**Job:**
Render the lines from the one containing "From the viewer, how" through the end of the records, both ends included, as a Markdown table with the columns Row and Line, numbering each row. Skip blank lines and leave the pictures out.

**Provided data:**
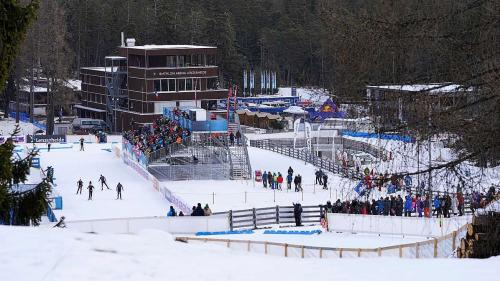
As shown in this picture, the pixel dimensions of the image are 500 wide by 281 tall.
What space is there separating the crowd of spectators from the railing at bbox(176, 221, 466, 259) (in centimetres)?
2662

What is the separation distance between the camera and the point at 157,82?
6862cm

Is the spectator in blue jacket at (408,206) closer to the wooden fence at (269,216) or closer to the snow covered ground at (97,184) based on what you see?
the wooden fence at (269,216)

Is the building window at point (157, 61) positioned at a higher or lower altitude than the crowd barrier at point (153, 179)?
higher

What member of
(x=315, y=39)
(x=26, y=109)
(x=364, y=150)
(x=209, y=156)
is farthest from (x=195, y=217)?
(x=315, y=39)

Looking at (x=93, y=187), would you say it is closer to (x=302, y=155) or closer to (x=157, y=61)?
(x=302, y=155)

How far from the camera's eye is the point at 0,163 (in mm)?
15891

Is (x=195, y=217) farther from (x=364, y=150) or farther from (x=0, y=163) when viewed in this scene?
(x=364, y=150)

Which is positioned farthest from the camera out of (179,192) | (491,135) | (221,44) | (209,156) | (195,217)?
(221,44)

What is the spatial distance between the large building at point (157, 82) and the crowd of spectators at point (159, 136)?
40.0 feet

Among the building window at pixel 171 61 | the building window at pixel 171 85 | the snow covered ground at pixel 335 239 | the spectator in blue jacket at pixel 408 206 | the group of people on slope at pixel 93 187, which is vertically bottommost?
the snow covered ground at pixel 335 239

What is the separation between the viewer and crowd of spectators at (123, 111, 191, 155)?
46.9 m

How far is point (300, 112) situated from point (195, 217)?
149 ft

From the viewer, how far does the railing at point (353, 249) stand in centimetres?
1809

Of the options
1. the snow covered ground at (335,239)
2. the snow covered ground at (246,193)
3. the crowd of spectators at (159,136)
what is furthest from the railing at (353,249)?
the crowd of spectators at (159,136)
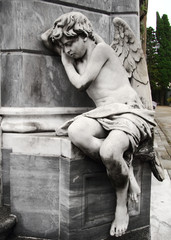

**The completed task:**
| Row | Line |
|---|---|
| 1 | From the viewer, how far does the railing at point (353, 249) stand in centimetres? |
| 2 | 1809 |
| 3 | Of the options |
| 4 | 1. the snow covered ground at (335,239) |
| 5 | 2. the snow covered ground at (246,193) |
| 6 | 3. the crowd of spectators at (159,136) |
| 7 | what is furthest from the railing at (353,249)? |
| 8 | the crowd of spectators at (159,136) |